How many times have you robotically parroted that same message? She's not even a part of the conversation?
But employers were facilitating the shipping. There were companies who were not even bothering to look in this country for staff as it was cheaper and easier to fly in staff from abroad and given them shitty beds in crowded flats and they had to work in conditions not exactly far from modern day slavery.
That's why now that such migration has been halted the largest squealing is from employers who can't get away with shipping people like commodities instead of from people themselves.
Blair’s Clause 4 charges were serious actual policy, that he had to do the hard work of selling to his own party.
Instead it is relying on people not noticing or caring at the planning stage (now), and also on people blindly parroting the strategy of saying this bug is now a feature (eg. @PT).
Tomorrow will come, however and, as the oldest economic/mathematical rule states, you can't get to there from here.
Especially when employers have 'bonded' the people they've shipped in putting them in debt to pay for their shipping transport, accomodation etc and then make them work off their debts.
You're in complete denial if you think modern day slavery doesn't exist and that free movement didn't facilitate it. And the reason all the complaints now are coming from employers and not people show who is suffering now the flow of modern day slavery has been brought to a halt.
"Ah but an endless labour pool allows people to be exploited". Yes and no - a restricted labour pool also offers the same opportunity of the legislative and societal framework allows it to be so. Have workers of whatever origin unionised and protected by working time regulations and HSE laws and the exploitation doesn't have to be there. It isn't elsewhere in western Europe with FOM.
Are we in journos can't count territory? Or just reporting of very early numbers?
Nor was he was committed to Trot politics as Starmer was in less opportunistic days.7
Starmer is Kinnock, not Blair.
I hear plenty of people complaining about not being able to find petrol or products in the shops.
It's the lack of immigration controls, which you have justified to me on this site, that has been the problem.
Let big companies only pay 19% tax if they are a living wage employer. If they maintain no forced waiving of working time rules. If they give proper maternity and sick pay. That would have had a huge impact on pay and working conditions.
Instead we have people like Johnson triumphing the slashing of both corporation taxes and corporate responsibility, then working why companies are paying low wages and imposing poor conditions as direct result of their own policies to deliver exactly that.
This is a profoundly illiberal government that is systematically taking rights away from UK citizens - freedom of movement is just one.
That withdrawal was only a month ago, but we seem to have forgotten all about it. Doubt the Afghans have.

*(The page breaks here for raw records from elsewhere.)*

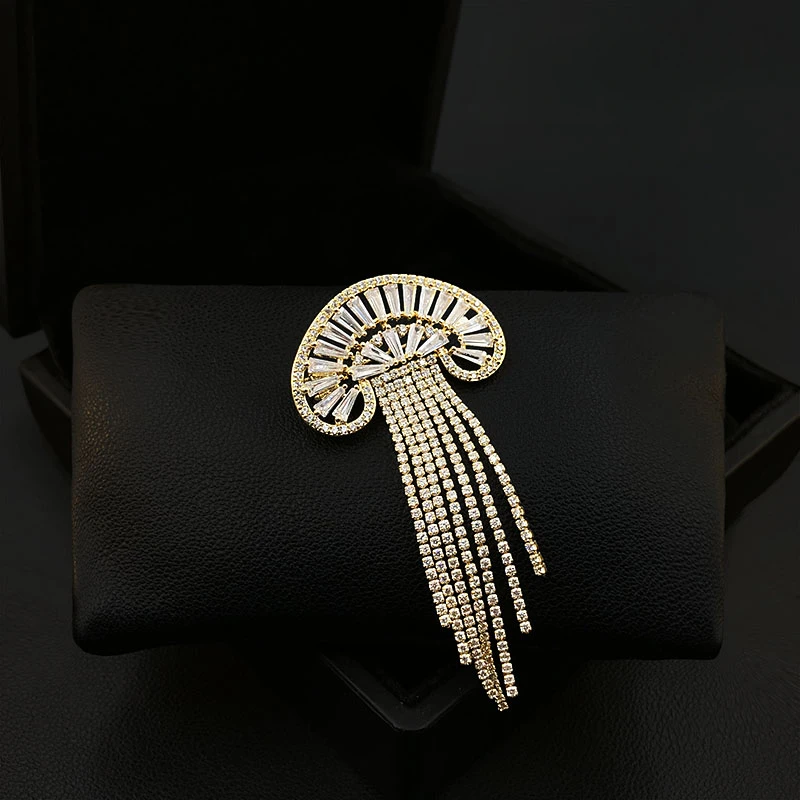 High-Grade Marine Life Brooch Women Corsage Luxury Jellyfish All-Matching Graceful Accessories Suit Collar Pin Jewelry Gift 5578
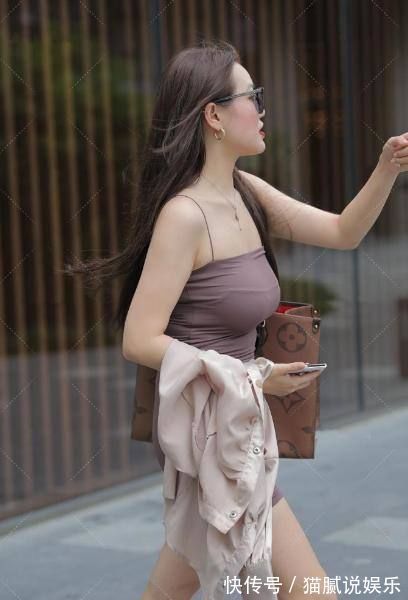 贵妇|贵妇穿搭“白领风”,连衣裙温柔有气质,配高跟鞋逛街上班两不误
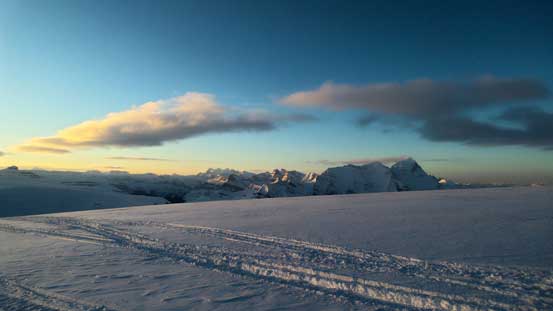 Familiar 11,000ers on alpenglow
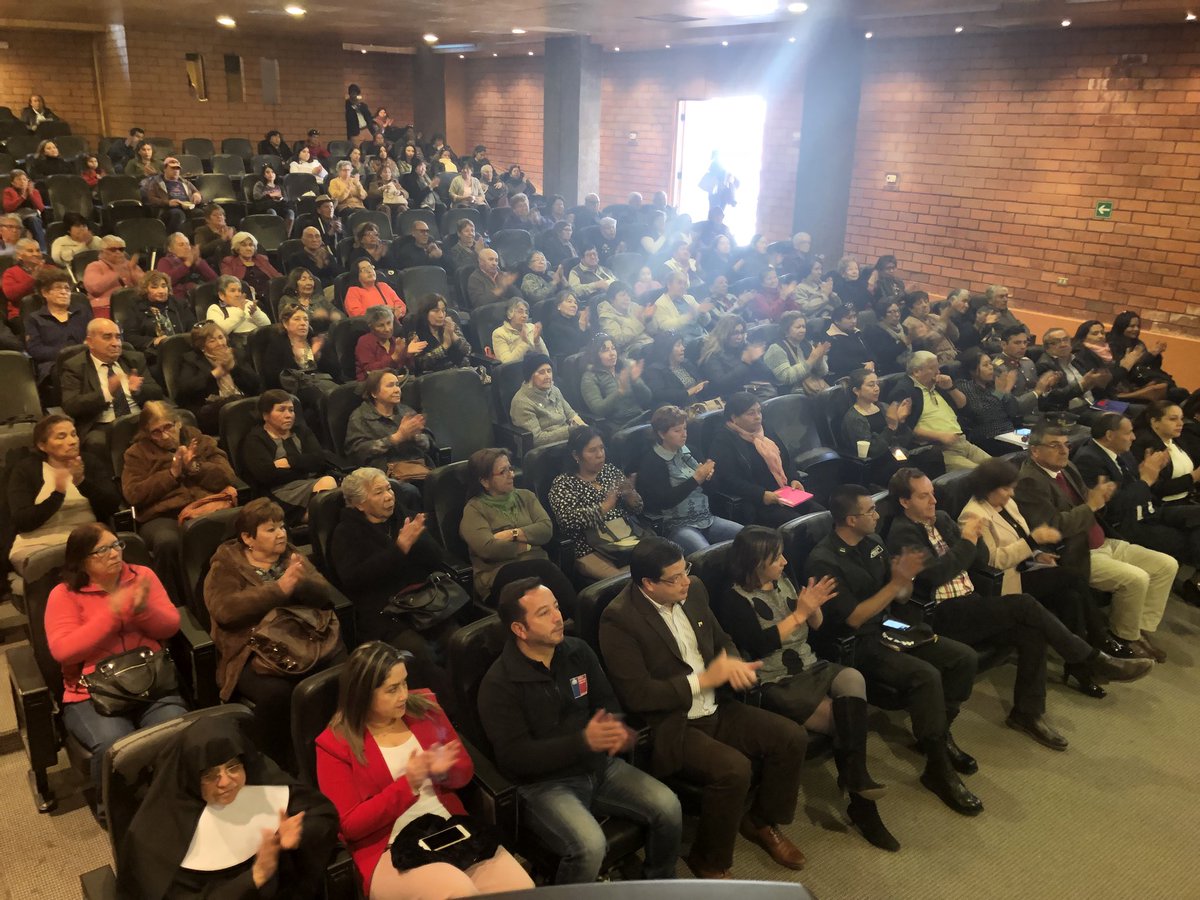 DPRAtacama's tweet photo. Hoy 15 de junio celebramos el “Día del Buen Trato al Adulto Mayor”, razón que nos junta en el Salón J.J. Vallejo para conmemorarlo con ellos, quienes forman parte de uno de los ejes de gobierno de nuestro Presidente @sebastianpinera. #AdultoMejor #ChileLoHacemosTodos https://t.co/AsAYheY2IF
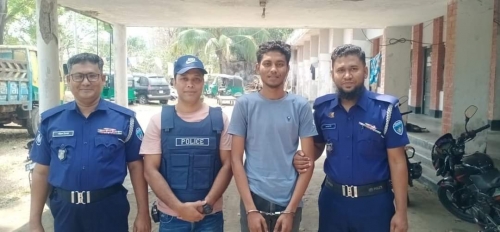 কাপ্তাই থানা পুলিশ এর অভিযানে চট্টগ্রামের খুলশি হতে গ্রেফতারি পরোয়ানাভুক্ত আসামি আটক 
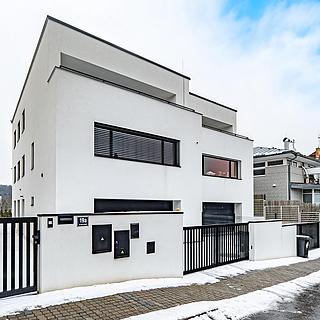 Prodej rodinného domu 283 m&sup2; Praha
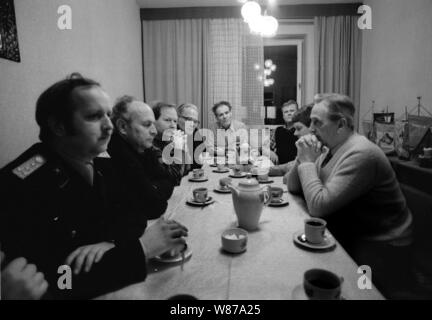 01 janvier 1990, Berlin, Henningsdorf : GDR/Brandebourg/industrie/Décembre 1989 Stahlwerke Henningsdorf BGL la rencontre (chef de la FDGB syndicat). L'ambiance est enfoncée, le mur de Berlin a disparu, le SED de fonctionnaires craignent d'être accrochés à la lanterne par les gens en colère, d'après les livres révolutionnaire socialiste. Meilleure qualité d'image possible, date de prise de vue exacte inconnue. Photo : Paul Glaser/dpa-Zentralbild/ZB Banque D'Images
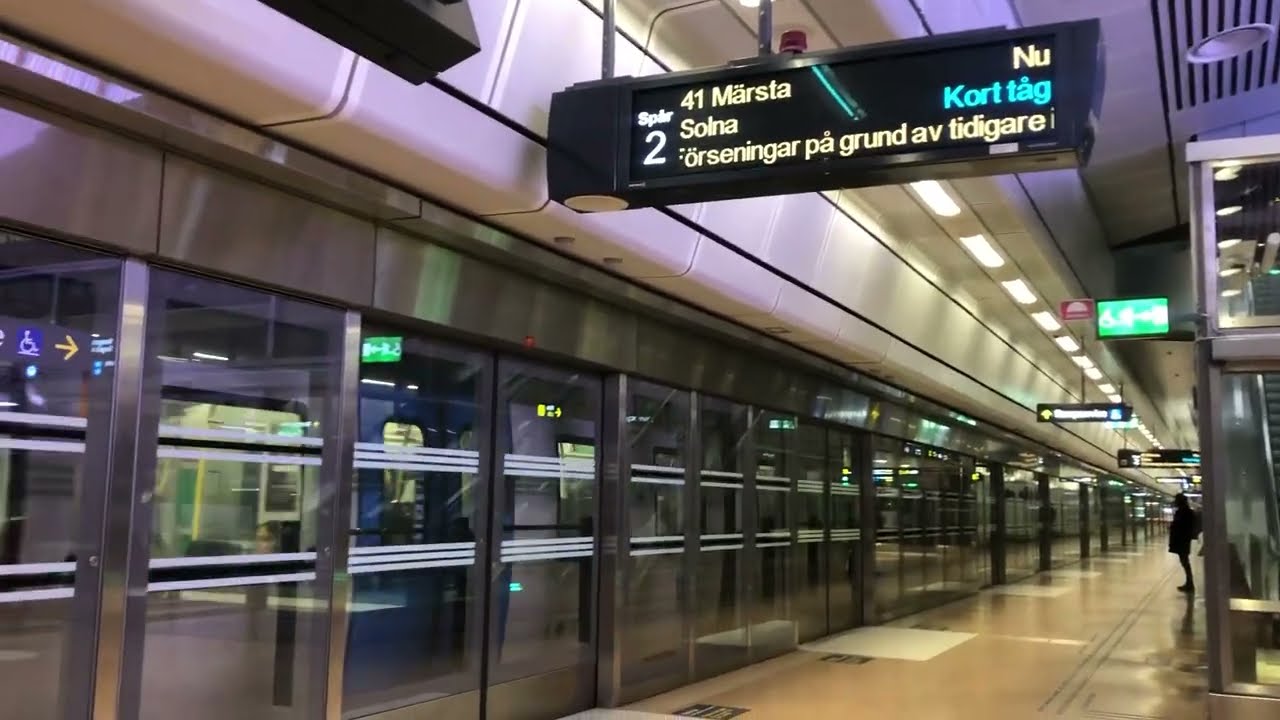 Tv&aring; t&aring;g mot M&auml;rsta vid Stockholm City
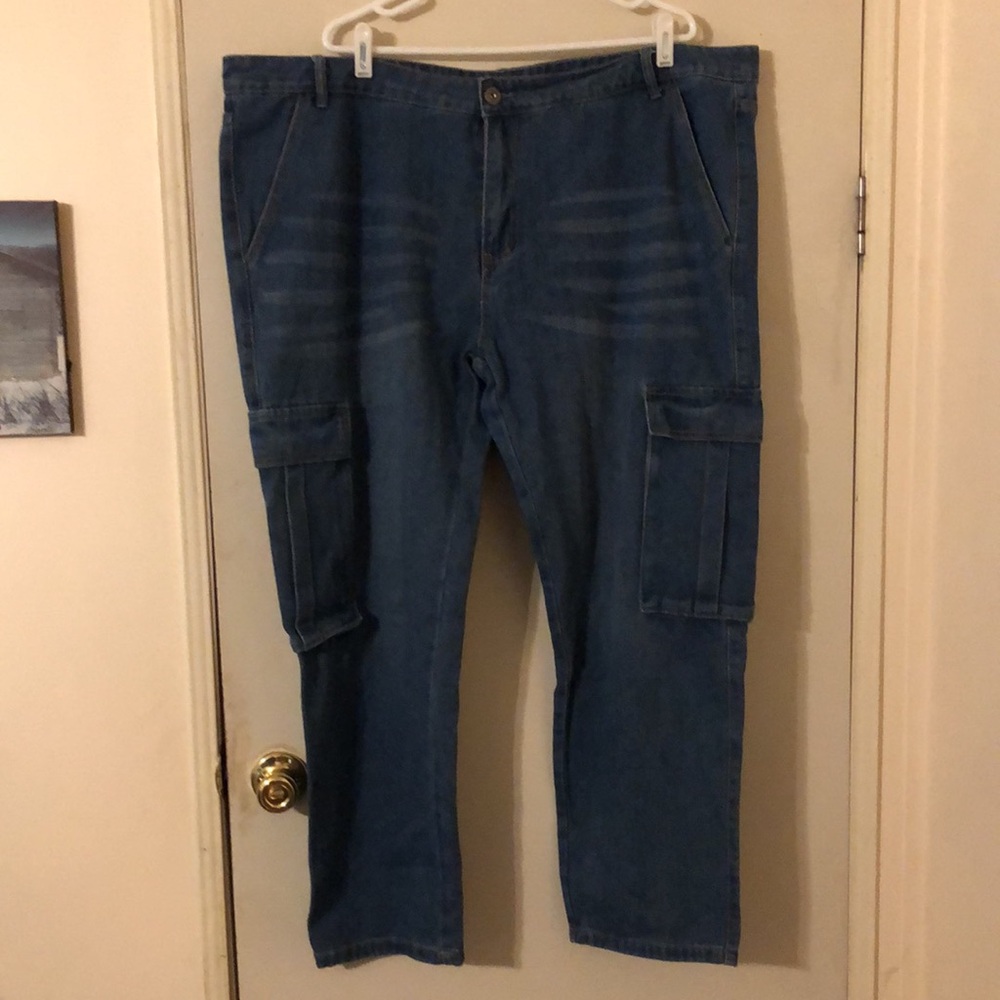Men’s 4XL jeans with cargo pockets on both legs. Excellent never used condition.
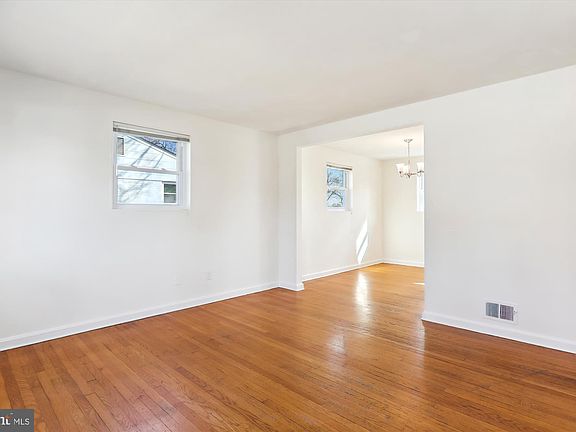 5th image of 11807 Old Drovers Way
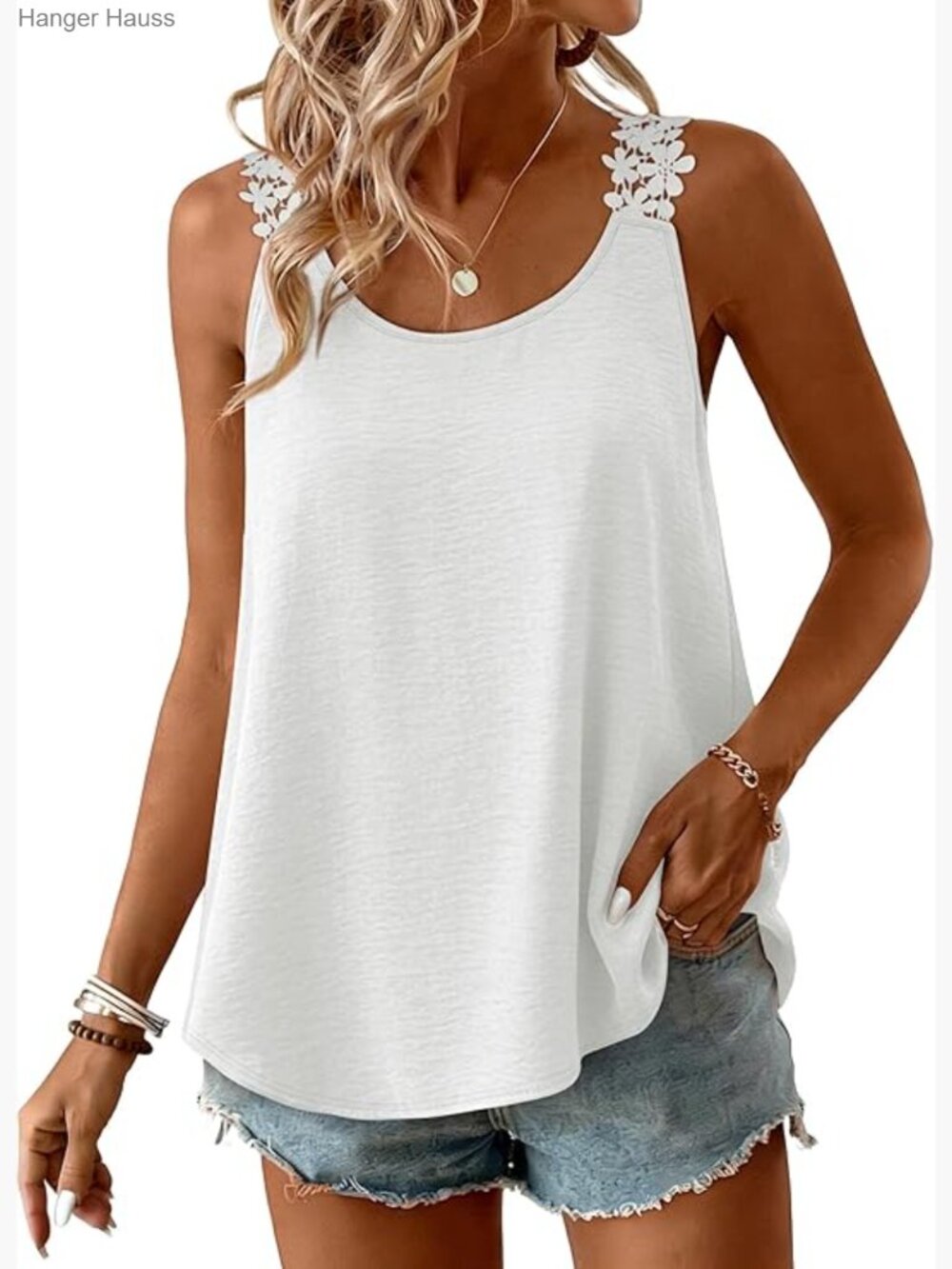 Loose Fit Crew Neck Sleeveless Lace Camisole Tank Top Curved Hem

"The central reason why Patel's stock is not as high as it once was among Conservative activists is the perception that her department is failing: that she is unable to prevent more people coming here on boats in search of a better life, that we have de facto decriminalised most crimes other than murder and speeding, that the Metropolitan Police is poorly run, and so on.
Now, the wheel of politics has plenty of turns and it's possible that this time next year we're once again talking about how much activists and MPs love Priti Patel. But the concern among some MPs who believe - rightly in my view - that Patel was integral to their 2019 re-election is that the fall in the Home Secretary's stock among party activists is the first sign that the government's advantage as far as crime and security is concerned might once again be about to come under serious threat in the country as a whole."
Modern day slavery absolutely does exist.
If you think it doesn't, you need to educate yourself.
But employers paying to ship people around like they are commodities and putting people into debt to pay for them to be shipped around . . . I don't view that as part of the free market.